Antônio Cruz / Agência Brasil  Diário do Grande ABC - Notícias e informações do Grande ABC: Santo André, São Bernardo, São Caetano, Diadema, Mauá, Ribeirão Pires e Rio Grande da Serra


17/10/2017 | 13:28


O ministro da Defesa, Raul Jungmann, disse na manhã desta terça-feira, 17, que a permanência das Forças Armadas em comunidades do Rio de Janeiro "não leva a resultados" (positivo). "Nós entendemos que deixar as Forças Armadas fazendo o policiamento por longos períodos em comunidades do Rio é dar férias aos bandidos."

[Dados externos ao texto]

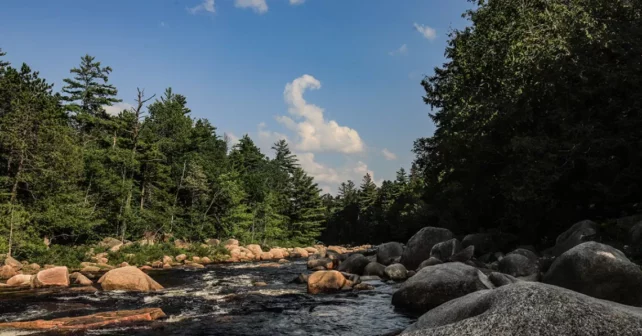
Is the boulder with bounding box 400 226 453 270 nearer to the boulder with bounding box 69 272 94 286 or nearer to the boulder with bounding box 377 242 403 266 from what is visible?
the boulder with bounding box 377 242 403 266

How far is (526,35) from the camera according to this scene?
63.6 feet

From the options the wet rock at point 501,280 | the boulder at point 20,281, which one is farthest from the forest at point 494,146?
the wet rock at point 501,280

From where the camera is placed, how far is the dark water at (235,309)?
8.80 metres

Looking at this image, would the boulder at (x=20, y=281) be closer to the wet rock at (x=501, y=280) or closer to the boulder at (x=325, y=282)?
the boulder at (x=325, y=282)

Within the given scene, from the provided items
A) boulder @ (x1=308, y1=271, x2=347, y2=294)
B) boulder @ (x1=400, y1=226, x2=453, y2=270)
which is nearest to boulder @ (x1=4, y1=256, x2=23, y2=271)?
boulder @ (x1=308, y1=271, x2=347, y2=294)

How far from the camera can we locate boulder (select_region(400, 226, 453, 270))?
19.6 meters

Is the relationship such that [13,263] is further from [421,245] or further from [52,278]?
[421,245]

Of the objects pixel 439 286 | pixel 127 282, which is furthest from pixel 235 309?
pixel 439 286

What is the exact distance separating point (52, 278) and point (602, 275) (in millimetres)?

Em entrevista à TV Estadão, o ministro afirmou ainda que o papel das Forças Armadas no Rio de Janeiro é de apoiar a demanda das polícias e da Segurança no Estado. "Nós fazemos o cerco, fazemos varreduras, atuamos na inteligência apoiando as ações das polícias, até porque são as polícias que recebem as ordens de prisão, as ordens de busca e apreensão, e nós atuamos no apoio", explicou.

Jungmann afirmou que o custo para manutenção das Forças Armadas nas comunidades do Rio de Janeiro "é altíssimo". Ele lembrou que, por R$ 400 milhões, o Exército passou um ano e meio na comunidade da Maré, no Rio, em 2015, e que quando saíram o crime voltou. "Quando nós estamos lá, eles (criminosos) se retraem, mas quando saímos, eles voltam. Isso é jogar dinheiro fora", disse.

Ainda de acordo com o ministro, o combate a criminalidade é feito através de ações de inteligência e as Forças Armadas não atacam a capacidade operacional do crime.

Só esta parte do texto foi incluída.